001. What's something that you enjoy about current bioinformatics research?

The increasing focus on reproducibility and reusability. Making sure others can reproduce your work is such a fundamental aspect of science, and computational work should be easy to reproduce in principle. It is fascinating to see how difficult this turns out to be in practice — even in cases where the description of the work is very complete.

 

010. What's something that you *don't* enjoy about current  bioinformatics research?

I'm not the first one to complain about the seemingly unlimited growth in tools meant for the same job, e.g., short read mappers. My field of interest is de novo genome assembly, and there too new tools appear regularly. I think it is about time we settle on a set of tools that appear to be best suited for the job, and move on to finding ways to determine which tools works best for each individual dataset and research question. In the case of assembly, we basically already know the set of programs that generally perform well. Now we need to develop and implement evaluation tools that tell a researcher which assembly of the data is the best one for their purposes.

 

011. If you could go back in time and visit yourself as an 18 year old, what single piece of advice would you give yourself to help your future bioinformatics career?
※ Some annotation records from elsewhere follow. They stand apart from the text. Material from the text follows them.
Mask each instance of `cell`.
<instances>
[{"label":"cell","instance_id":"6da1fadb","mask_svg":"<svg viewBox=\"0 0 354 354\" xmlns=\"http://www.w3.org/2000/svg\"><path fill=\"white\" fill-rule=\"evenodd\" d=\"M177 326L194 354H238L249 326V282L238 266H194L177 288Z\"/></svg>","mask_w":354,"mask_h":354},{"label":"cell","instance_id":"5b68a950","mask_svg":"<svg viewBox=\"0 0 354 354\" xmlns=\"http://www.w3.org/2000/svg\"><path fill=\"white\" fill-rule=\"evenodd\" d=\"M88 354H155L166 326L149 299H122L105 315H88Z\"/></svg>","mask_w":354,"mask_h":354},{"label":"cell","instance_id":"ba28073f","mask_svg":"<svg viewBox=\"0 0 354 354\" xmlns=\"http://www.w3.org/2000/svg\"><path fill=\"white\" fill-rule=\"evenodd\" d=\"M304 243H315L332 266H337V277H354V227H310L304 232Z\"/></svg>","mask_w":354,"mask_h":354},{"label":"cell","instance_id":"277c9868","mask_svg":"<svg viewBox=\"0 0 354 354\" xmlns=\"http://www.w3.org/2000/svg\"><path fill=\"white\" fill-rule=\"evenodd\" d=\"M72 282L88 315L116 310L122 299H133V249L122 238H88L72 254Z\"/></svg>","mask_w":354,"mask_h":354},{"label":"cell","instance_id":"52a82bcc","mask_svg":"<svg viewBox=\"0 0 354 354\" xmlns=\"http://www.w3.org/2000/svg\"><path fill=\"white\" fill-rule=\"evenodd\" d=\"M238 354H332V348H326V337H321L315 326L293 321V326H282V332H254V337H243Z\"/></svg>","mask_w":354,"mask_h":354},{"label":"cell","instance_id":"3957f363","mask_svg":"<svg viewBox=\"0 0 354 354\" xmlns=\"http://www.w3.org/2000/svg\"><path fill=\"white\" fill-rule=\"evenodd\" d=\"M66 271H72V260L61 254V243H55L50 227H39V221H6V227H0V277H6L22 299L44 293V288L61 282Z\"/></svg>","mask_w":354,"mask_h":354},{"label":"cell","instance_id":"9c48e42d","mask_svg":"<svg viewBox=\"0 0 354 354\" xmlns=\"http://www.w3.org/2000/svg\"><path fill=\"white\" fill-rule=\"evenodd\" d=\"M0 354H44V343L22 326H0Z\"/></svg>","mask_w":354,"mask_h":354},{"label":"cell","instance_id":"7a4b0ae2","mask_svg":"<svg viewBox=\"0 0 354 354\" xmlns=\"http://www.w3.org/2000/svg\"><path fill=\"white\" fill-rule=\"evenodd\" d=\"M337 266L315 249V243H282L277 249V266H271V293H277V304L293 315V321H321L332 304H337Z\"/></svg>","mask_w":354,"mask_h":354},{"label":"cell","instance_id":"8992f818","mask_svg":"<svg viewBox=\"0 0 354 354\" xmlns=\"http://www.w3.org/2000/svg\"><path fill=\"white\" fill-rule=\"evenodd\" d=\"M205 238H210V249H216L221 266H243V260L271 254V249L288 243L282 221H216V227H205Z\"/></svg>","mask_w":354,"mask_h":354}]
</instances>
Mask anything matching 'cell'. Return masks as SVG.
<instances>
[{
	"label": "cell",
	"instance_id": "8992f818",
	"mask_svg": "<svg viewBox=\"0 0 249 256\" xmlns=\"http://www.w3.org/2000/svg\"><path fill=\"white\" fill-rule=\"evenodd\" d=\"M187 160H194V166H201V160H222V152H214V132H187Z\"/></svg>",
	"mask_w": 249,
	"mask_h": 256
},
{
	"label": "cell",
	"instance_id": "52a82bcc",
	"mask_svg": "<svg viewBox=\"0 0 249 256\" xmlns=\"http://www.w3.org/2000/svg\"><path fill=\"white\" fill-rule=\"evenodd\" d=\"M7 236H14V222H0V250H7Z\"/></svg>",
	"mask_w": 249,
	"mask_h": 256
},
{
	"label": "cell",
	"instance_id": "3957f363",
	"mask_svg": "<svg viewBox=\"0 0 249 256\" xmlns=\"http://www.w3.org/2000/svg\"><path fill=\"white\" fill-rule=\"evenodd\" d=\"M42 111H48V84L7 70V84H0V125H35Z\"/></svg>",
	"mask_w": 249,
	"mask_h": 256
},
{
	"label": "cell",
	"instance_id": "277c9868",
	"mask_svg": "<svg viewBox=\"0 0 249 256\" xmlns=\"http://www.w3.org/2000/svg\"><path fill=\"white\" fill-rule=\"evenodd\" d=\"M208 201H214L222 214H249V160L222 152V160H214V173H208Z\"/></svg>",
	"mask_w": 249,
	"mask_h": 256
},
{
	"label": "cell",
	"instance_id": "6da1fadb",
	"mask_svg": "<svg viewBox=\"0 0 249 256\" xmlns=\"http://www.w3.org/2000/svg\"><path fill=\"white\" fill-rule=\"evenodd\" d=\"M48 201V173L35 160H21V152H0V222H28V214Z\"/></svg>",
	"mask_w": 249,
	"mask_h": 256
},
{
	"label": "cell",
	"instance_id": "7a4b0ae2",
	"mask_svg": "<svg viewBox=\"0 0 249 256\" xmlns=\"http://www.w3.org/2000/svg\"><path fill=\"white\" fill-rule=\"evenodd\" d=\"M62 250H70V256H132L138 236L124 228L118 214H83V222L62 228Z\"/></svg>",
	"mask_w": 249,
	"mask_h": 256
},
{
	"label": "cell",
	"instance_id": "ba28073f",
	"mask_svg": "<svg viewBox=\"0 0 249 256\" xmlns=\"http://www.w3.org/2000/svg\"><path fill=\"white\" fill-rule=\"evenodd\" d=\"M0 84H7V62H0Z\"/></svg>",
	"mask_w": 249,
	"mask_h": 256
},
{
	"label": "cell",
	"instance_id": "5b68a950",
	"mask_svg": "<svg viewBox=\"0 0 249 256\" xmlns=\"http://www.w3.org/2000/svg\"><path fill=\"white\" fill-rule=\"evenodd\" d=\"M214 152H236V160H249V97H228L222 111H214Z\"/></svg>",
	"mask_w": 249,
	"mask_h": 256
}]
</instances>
I am a bit ambivalent here. It took me a long time to realize that I wanted to become a bioinformatician, I missed a lot of signals how much I enjoyed programming, for example. So, I would like to tell myself to explore computational science much more than I did. On the other hand, waiting this long to make the switch to bioinformatics meant I have acquired a very firm background in biology. I find this essential for my work, as it allows me to make connections between the technological aspects of high-throughput sequencing experiments and data analysis, and the biological questions that inspired the experiments in the first place. So, I would also like to tell myself to keep on studying biology.

 

100. What's your all-time favorite piece of bioinformatics software, and why?

The Newbler assembly and mapping program from Roche/454 Life Sciences. It is not the program per se (it's good, but not necessarily the best; nor is it open source, for that matter). However, it is through the use of this program I was propelled into bioinformatics. I became very familiar with it and started scripting to massage its output. I even wrote a user-oriented manual for Newbler. These days, I use many more assembly programs besides Newbler, but my bioinformatics 'roots' will always be Newbler.

 

101. IUPAC describes a set of 18 single-character nucleotide codes that can represent a DNA base: which one best reflects your personality?

B, as it stands for 'C or G or T', so it is flexible, allowing several alternatives and keeping options open. But it also means knowing your limits, not everything goes. I also like to have a 'plan B' in the back of my head.